Recently, we provided commentary on President Trump’s proposed tariffs. For starters, a tariff is a tax imposed by a government on goods imported into a country. Governments often use tariffs to influence trade flows and protect domestic industries. By increasing the prices of imported goods, tariffs can shift demand towards domestic products instead of products made abroad.  For example, suppose the United States imposes a tariff on imported cars. In that case, it will make foreign vehicles more expensive, potentially boosting sales of domestically produced cars such as Fords and Jeeps.

President Trump is currently proposing tariffs of 10% across the board, along with tariffs of 60% on goods from China. Roughly 38% of goods imported into the U.S. are from countries with whom the U.S. has a free trade agreement, most notably Canada and Mexico, which bar unilateral tariff increases.  If we exclude these countries, the average tariff rate on imported goods would rise from roughly 3.0% today to 11.8%.  Dr. David Kelly of JP Morgan assumes that because of negotiations with trade partners, business pressures, and foreign suppliers and importers eating some of the costs, the average price of imported goods would rise around 4.5% in the second quarter of 2025.

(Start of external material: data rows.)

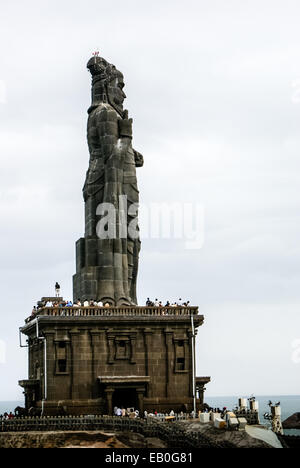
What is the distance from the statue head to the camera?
238 feet

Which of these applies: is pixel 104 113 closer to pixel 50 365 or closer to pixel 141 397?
pixel 50 365

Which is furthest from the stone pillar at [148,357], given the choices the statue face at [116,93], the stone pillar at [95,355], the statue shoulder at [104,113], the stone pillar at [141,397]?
the statue face at [116,93]

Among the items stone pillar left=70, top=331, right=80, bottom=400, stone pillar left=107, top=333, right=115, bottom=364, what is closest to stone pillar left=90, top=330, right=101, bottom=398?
stone pillar left=107, top=333, right=115, bottom=364

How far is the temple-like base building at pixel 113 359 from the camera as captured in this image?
213ft

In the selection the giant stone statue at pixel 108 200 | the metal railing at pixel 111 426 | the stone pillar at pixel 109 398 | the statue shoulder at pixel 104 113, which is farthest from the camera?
the statue shoulder at pixel 104 113

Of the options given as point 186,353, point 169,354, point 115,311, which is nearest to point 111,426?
point 169,354

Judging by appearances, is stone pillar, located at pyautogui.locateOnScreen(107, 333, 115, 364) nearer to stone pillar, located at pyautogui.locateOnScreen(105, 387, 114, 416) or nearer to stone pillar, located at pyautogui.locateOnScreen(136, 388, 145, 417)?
stone pillar, located at pyautogui.locateOnScreen(105, 387, 114, 416)

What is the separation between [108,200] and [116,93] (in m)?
7.55

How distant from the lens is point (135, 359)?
217ft

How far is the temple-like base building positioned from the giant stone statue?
359 cm

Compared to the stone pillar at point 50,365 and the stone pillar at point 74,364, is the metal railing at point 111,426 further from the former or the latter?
the stone pillar at point 74,364
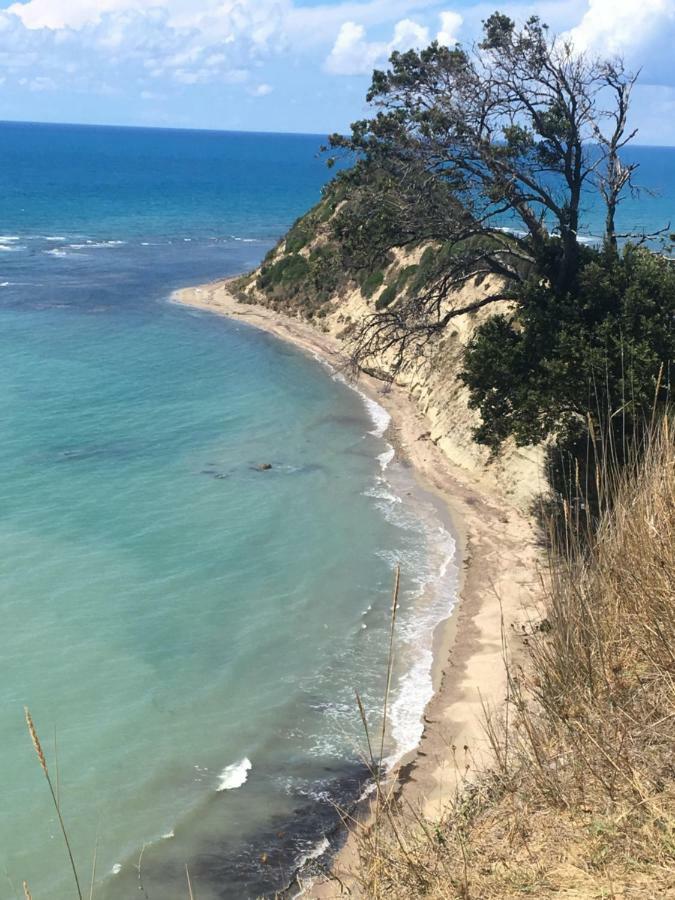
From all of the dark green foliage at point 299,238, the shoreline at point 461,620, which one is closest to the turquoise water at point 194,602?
the shoreline at point 461,620

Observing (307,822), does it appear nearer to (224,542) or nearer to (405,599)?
(405,599)

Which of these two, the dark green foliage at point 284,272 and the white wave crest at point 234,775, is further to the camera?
the dark green foliage at point 284,272

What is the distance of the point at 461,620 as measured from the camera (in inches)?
737

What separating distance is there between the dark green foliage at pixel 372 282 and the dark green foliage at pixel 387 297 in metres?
1.26

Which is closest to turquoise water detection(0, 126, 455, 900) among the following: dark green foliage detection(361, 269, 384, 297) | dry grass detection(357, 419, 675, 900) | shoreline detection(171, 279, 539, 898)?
shoreline detection(171, 279, 539, 898)

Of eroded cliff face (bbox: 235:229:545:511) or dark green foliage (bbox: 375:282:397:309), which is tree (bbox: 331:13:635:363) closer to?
eroded cliff face (bbox: 235:229:545:511)

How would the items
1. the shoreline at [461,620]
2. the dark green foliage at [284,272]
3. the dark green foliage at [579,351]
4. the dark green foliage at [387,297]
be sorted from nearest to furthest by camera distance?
the shoreline at [461,620] → the dark green foliage at [579,351] → the dark green foliage at [387,297] → the dark green foliage at [284,272]

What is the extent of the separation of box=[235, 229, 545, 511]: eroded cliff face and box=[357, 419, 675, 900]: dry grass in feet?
46.5

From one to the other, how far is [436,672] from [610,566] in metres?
8.78

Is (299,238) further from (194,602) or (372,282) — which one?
(194,602)

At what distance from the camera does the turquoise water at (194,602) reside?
13.1 meters

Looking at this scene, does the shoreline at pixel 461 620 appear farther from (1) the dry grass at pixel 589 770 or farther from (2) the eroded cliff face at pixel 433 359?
(1) the dry grass at pixel 589 770

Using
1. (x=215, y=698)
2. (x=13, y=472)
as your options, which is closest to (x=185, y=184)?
(x=13, y=472)

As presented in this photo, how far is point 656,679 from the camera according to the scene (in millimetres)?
7738
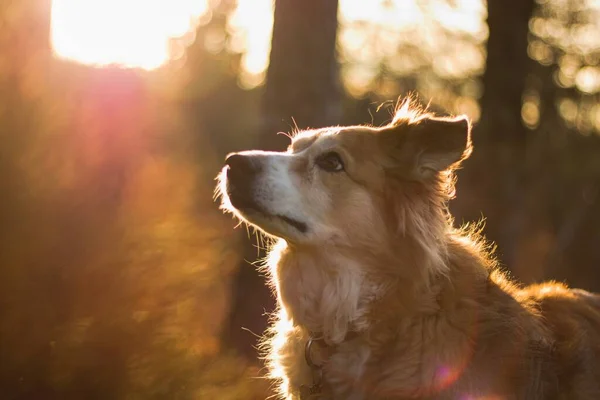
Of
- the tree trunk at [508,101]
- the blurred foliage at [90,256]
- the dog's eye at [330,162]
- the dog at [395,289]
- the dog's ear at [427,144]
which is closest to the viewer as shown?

Possible Upsides of Tariffs

  • Protection of U.S. Industries: Make imported goods more expensive, protect domestic industries from foreign competition, allow them to grow and develop, and encourage consumers to buy domestically produced goods.
  • Job Creation: Protecting domestic industries may lead to job creation and economic growth in certain sectors. When domestic industries are shielded from foreign competition, they may expand their operations, hire more workers, and invest in new technologies.
  • National Security: Limiting imports of certain goods protects industries deemed critical to national security, by reducing reliance on foreign suppliers.
  • Government Revenue: Tariffs may generate revenue for the government, which can fund public services like education, healthcare, infrastructure, and other public programs.

Potential Drawbacks of Tariffs

  • Higher Prices for Consumers: Increasing the cost of imported goods leads to higher consumer prices, which reduces people’s purchasing power and standard of living.
  • Reduced Consumer Choice: Reduced availability of foreign products makes imported goods more expensive and discourages consumers from purchasing foreign products.
  • Trade Wars: Retaliatory tariffs from other countries may be triggered, leading to a trade war that harms economies and global trade.
  • Reduced Economic Efficiency: Distort natural market forces, leading to slower economic growth and reduced productivity due to inefficient allocations of resources.
  • Reduced Global Trade: Hinder international business and limit economic growth.

Tariffs are a double-edged sword. While they protect certain industries, they risk hurting consumers and slowing global trade. Policymakers must continually address the challenge of striking the right balance between protecting domestic industries and promoting free trade.

What We’re Doing

Voisard Asset Management Group prioritizes strategic diversification amidst policy uncertainty. Diversifying our portfolio among multiple asset classes and geographic regions with a long-term outlook can help mitigate the risks associated with market fluctuations.